(Required work):
Reproduce, word for word, the stretch of rows from the line containing "How separated are" through the last row, including both ends.

(Supplied entries):
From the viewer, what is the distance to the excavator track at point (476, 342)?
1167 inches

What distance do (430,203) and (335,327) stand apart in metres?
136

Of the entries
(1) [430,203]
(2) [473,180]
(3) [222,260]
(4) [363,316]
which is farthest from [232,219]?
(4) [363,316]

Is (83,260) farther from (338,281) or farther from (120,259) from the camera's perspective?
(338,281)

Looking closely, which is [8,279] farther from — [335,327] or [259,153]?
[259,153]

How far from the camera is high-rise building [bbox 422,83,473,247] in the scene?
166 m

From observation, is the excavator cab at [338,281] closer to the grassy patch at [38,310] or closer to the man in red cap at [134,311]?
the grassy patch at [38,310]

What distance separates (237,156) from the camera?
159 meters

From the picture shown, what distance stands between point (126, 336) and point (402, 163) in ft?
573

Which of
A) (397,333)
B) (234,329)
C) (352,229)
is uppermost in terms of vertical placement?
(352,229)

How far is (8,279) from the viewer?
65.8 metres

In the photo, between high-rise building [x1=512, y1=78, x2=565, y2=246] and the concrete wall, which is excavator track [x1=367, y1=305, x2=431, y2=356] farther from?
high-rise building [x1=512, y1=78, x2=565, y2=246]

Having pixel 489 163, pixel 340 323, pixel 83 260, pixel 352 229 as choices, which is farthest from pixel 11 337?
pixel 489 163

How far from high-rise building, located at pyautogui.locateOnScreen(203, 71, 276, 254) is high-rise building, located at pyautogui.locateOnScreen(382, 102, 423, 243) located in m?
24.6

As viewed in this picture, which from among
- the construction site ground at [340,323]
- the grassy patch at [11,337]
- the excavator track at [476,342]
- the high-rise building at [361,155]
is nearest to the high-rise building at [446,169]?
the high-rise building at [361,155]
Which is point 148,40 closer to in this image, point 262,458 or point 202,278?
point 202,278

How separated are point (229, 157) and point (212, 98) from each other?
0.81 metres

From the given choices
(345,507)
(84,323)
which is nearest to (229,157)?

(Answer to this exercise):
How separated are point (229, 157) and point (212, 98) from each other?
0.81 metres

From the given choices
(345,507)
(84,323)
which is nearest to (229,157)?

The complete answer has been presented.